I was excited to be playing again, but after all the new music we had recorded - none of which would really lend itself to live performance by just two people - I didn't want to go back to what we had done before, having developed a fear of turning into a variant on Carter the Unlistenable Sex Machine, or anything which could be confused with the same. Carl and I worked out an entirely new set based on drum machine, vocals, and my keyboard through a distortion pedal. It sounded great in rehearsal, sort of like Suicide fronted by Bugs Bunny, and it might have sounded great live but for the fact that I drank so as to overcome my nerves, and inadvertently also overcame my memory of everything I was expected to play live on stage before a paying audience. I did the best I could, blasting out a vaguely tuneful drone whilst Carl did his thing, but it wasn't going down well, and the band we were supporting stood to one side of the stage, apparently hating us even more than the crowd and dooming us to invisibility within great sarcastic clouds of dry ice. There was so much of it that I could barely see my keyboard, although moving to one side I experienced just enough visibility to appreciate the sight of Carl retaliating, still singing whilst jumping up and down on the main band's carefully arranged and sound-checked array of effects pedals, reducing them to chip and transistor pizzas.

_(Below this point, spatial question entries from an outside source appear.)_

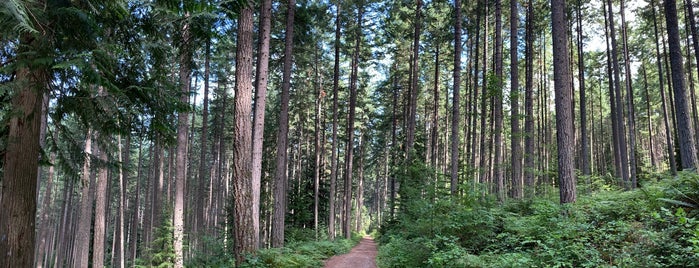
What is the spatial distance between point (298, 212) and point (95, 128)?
17708mm

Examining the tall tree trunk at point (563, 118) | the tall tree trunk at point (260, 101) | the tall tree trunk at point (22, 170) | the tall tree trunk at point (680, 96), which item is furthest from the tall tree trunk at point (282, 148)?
the tall tree trunk at point (680, 96)

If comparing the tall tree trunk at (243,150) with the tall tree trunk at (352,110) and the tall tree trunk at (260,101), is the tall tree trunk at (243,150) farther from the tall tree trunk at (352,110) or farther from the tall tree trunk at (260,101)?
the tall tree trunk at (352,110)

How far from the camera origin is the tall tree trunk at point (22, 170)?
5.33m

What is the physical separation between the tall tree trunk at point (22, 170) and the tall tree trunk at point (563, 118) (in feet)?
32.1

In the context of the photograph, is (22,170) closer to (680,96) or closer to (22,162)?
(22,162)

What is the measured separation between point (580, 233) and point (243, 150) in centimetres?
635

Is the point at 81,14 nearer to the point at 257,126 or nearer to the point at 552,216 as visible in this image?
the point at 257,126

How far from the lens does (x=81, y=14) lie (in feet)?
15.8

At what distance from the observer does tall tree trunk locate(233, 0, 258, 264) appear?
733cm

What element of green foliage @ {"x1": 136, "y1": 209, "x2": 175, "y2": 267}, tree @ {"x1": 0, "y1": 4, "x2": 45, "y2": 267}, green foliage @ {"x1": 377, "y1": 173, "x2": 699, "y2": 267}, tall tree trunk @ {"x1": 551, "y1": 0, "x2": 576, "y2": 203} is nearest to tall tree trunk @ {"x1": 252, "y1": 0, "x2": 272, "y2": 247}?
green foliage @ {"x1": 136, "y1": 209, "x2": 175, "y2": 267}

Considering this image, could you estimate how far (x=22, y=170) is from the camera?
18.3 feet

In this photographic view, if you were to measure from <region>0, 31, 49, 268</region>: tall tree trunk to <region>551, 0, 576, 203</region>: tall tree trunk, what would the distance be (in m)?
9.79

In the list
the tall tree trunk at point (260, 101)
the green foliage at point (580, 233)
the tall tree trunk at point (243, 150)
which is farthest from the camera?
the tall tree trunk at point (260, 101)

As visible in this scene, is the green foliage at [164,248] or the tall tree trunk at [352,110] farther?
the tall tree trunk at [352,110]
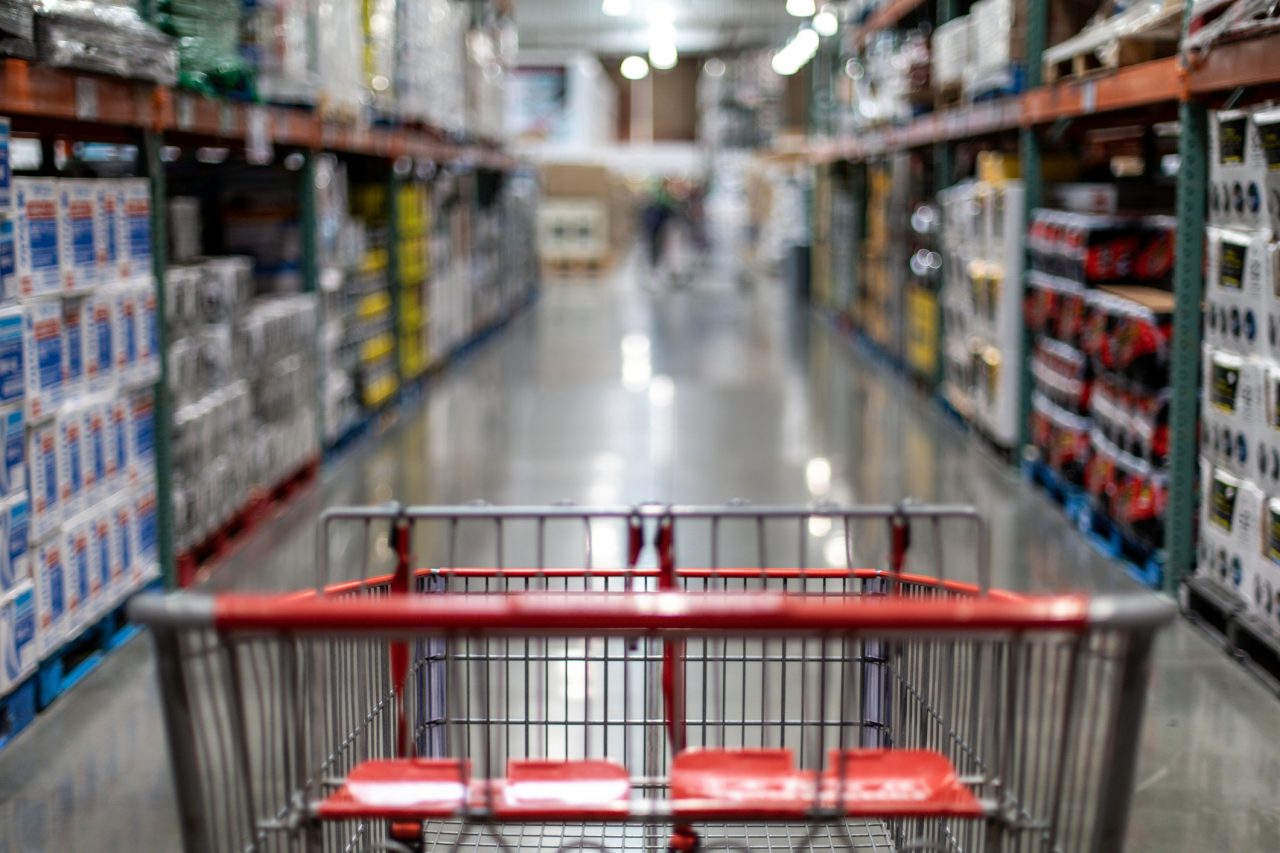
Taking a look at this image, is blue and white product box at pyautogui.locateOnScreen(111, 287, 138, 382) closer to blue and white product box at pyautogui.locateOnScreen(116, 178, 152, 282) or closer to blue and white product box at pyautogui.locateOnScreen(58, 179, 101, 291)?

We finished, and before the dry ice could clear to reveal our destruction, we were in the van and driving hastily back to London. The sense of relief was incredible, and I was just happy that it was over. We didn't even talk about the gig, and I'm not sure we have ever discussed it to this day. It was horrible, and particularly because I'd had such high hopes of having at last escaped from my own chugging guitar riffs. I'd pushed the whole thing just a little bit closer to that band I'd always wanted to be in, and realised it had been a fucking terrible idea all along; and regrettably, that somehow became the end of the Dovers.
Carl and I recorded together again, and we remained bestest friends regardless, but musically it was over, and for no good or clear reason I can really remember. Carl sang in other groups, at least one with Alan Mason on guitar, and I saw them live on a couple of occasions. As with the Dovers, I'm not sure I would have played the records had there been any, but live they were fucking fantastic, and left me wondering if Total Big or the Dovers had ever been that good from the perspective of someone stood in the audience. I will never know, but I suppose the main thing was that it was fun, and as such it always did more or less what it had promised on the tin.